Fascism has been supported in the past because it protects the rights of the rich industrialists, and in Spain, Italy and Central America, the Roman Catholic Church, as well. (Which is why it has always been so split in half between deeply conservative opinion and “liberation” theology.) In general, fascism did a very poor job of protecting the needs of workers – as they were irrelevant to the programme, and was antithetical to any type of organised labour at all – and this was seen especially so in the rural areas of Spain and Italy, and later throughout South America. Other than in Germany, where it can be argued that materially the workers did quite well under Nazism at least for a while, but that was coming off such a low base that it hardly counts.

But at least sometimes, state socialism has historically been successful at delivering basic needs to many people. Cuba is probably the most obvious success story where literacy rates and free essential healthcare are better, for example, than in the USA.

But it must also be immediately acknowledged that any success has been through the removal of free comment, dissent and freedom of movement, and it has also been responsible for grinding poverty and even starvation, especially in Cambodia, China, Russia and North Korea, where it can further be argued that starvation was used as a shameful article of deliberate public policy.

The worst of the worst.

The worst of the worst.

There is no doubt that the worst mass murderer in history was Mao-Tse-Tung, whose crimes dwarf Hitler’s even, by a factor of at least three or four times.

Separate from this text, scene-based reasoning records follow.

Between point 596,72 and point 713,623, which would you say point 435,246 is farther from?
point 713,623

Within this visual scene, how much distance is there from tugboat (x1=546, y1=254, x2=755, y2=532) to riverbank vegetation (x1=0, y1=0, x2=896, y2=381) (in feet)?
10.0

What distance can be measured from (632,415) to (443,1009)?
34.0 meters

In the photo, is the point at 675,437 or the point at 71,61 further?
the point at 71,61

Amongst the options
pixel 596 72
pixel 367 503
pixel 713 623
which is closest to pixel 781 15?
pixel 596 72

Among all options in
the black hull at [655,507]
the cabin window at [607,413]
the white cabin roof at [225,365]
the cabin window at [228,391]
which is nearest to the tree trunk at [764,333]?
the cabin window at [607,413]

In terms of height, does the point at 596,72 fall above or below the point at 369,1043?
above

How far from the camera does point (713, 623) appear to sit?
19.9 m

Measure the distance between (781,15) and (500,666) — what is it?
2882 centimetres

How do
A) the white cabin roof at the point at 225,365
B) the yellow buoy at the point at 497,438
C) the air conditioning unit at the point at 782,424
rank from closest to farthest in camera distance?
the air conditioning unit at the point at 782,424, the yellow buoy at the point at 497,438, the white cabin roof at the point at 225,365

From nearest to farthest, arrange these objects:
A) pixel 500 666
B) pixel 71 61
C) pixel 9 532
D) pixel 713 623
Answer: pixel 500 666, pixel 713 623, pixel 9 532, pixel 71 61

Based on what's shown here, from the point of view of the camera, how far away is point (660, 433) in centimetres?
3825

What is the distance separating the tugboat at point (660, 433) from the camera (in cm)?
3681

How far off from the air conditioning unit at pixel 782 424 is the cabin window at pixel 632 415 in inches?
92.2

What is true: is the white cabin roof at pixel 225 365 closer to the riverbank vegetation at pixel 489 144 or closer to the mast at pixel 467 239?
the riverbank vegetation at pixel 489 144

Stalin was also responsible for maybe as many deaths as Hitler.

Of course, history is written by the victors, and I have heard it argued that the “industrialisation” of horror by Hitler sets him and the Nazis apart from all the other horrible people the 20th century threw up. I am not sure that’s relevant, though the images of the cattle trucks and crematoriums have seared themselves into the West’s collective consciousness, to be sure. Then again, if we had film of hundreds of thousands of those opposing Mao (and some supporting him) being machine-gunned or buried alive, we’d be just as deeply shocked by the ‘industrial scale” of that.

Dead is dead, after all.

We think what links all totalitarians (which is a better word, I think, than any of the names of specific movements) is that they essentially do not care genuinely about the rights or opinions of the governed, or they are prepared to discard them lightly, and they enact laws, and create situations, where the people governed have no recourse against the Government, whatever that Government is called. The move from a pre-fascist to a fascist state can then be accomplished virtually overnight, and often with a veneer of legality, as in Germany in 1933.

So is there any sense in which totalitarianism is still relevant to modern Western countries? Aren’t we past all that?

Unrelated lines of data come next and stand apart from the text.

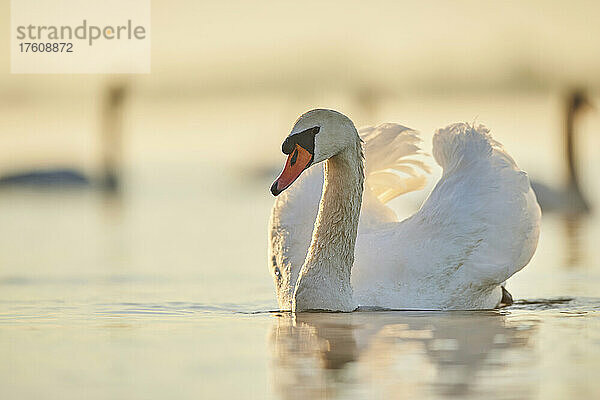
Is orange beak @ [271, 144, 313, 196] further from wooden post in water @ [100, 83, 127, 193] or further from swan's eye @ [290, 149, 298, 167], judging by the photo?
wooden post in water @ [100, 83, 127, 193]

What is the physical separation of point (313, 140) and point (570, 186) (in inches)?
782

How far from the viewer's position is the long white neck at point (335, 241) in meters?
8.80

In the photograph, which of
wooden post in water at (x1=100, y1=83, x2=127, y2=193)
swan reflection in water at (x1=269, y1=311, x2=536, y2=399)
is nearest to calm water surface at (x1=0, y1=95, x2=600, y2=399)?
swan reflection in water at (x1=269, y1=311, x2=536, y2=399)

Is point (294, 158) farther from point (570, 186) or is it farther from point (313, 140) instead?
point (570, 186)

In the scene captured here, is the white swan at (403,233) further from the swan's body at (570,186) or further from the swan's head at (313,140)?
the swan's body at (570,186)

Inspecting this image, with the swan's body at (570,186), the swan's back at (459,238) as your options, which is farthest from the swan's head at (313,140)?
the swan's body at (570,186)

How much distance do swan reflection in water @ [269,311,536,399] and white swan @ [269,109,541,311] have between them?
0.88 feet

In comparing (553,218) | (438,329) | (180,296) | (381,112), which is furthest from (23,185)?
(438,329)

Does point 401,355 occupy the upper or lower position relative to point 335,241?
lower

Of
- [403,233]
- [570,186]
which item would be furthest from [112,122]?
[403,233]

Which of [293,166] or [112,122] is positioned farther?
[112,122]

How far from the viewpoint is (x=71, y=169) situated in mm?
43875

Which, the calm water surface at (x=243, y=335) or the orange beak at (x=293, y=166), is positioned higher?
the orange beak at (x=293, y=166)

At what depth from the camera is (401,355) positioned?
22.7ft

In our carefully-considered view, there are many in position of great power in America that have no regard for the rights of the Governed at all.

They are headed by industrialists like the Koch’s, (and there are many others), but they also include many of the multi-headed hydra-like organisations that continually denigrate the role of government per se, and lead people who are ill-educated to question the core principles of democracy.

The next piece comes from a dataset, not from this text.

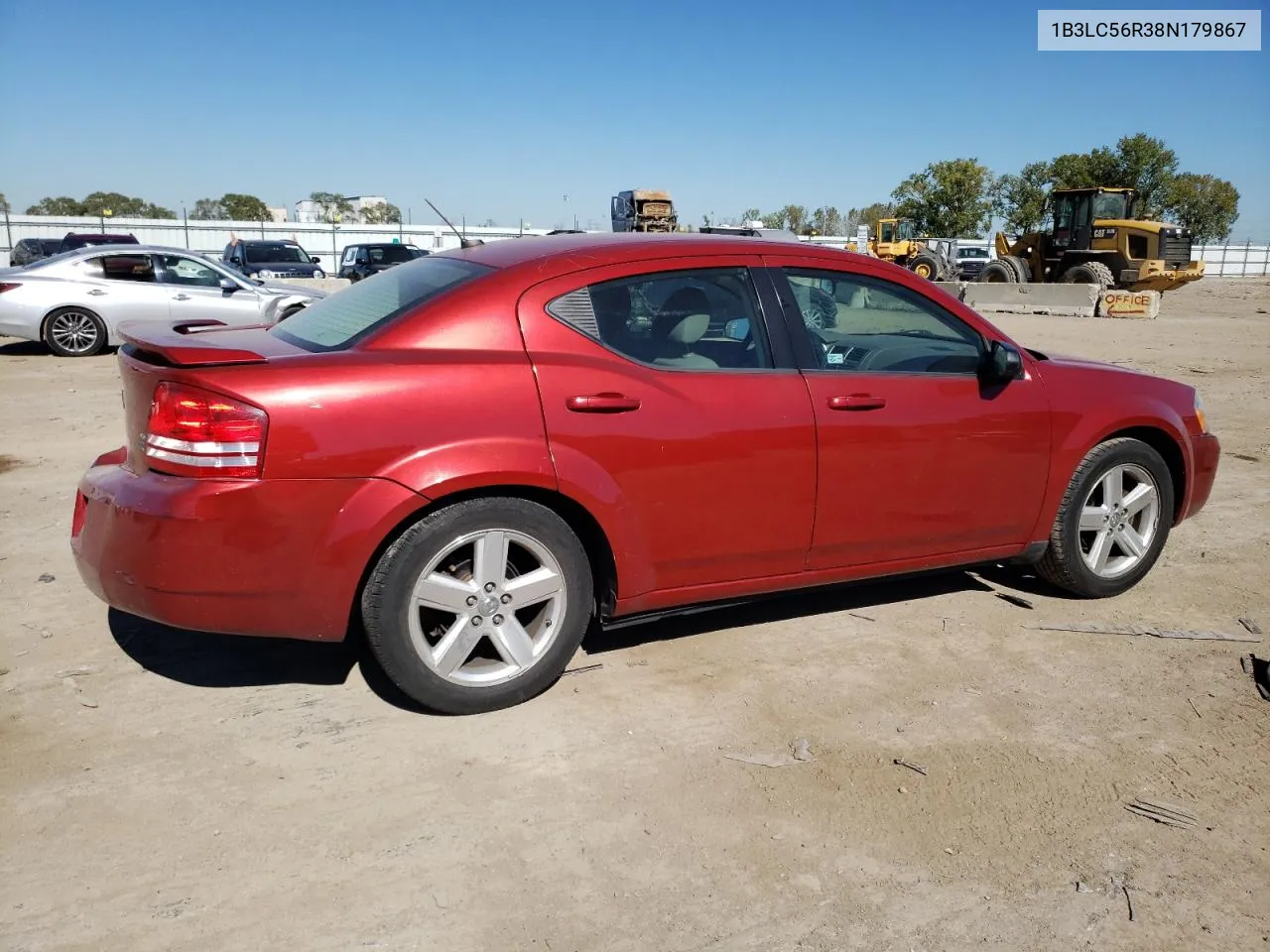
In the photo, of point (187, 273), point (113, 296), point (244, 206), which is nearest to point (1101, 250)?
point (187, 273)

By our observation, there is little doubt that these people are almost entirely on the right – often the far right – and they have, as a plan, the deliberate takeover of the Republicans as their stalking horses for the gutting and enfeebling of American democracy.dollar

They also flood the Democratic Party with money through more carefully concealed channels, in order to corrupt the system entirely.

Which is one reason their encroachment on the civil state rarely excites any attention from legislators.

He who pays the piper plays the tune.

TNY_electioncosts_optIn our view, until thorough finance reform is enacted, (and we don’t believe it will be), then the people cannot take back control of their republic, and that is why we believe America to be, quite genuinely, in a pre-fascist or neo-fascist state, and one that any thinking American should be utterly committed to resisting.

In short, we are deeply pessimistic about America’s future.

A final cataclysm could be triggered by the deliberate engineering of a legislative log-jam combined with a stock market collapse, very possibly based around a debt default, which would be equally engineered. Artificially creating concern about economic performance, or actually precipitating a collapse in economic performance, is a classic last-stage fascist tactic.

In our considered opinion, Democracy itself is under threat in many places in the world, but nowhere more obviously than in the United States, and we see little or no determination in America to face it, living in the bubble, as Americans so often are, of the oft-repeated nonsense that they are “the best country in the world”.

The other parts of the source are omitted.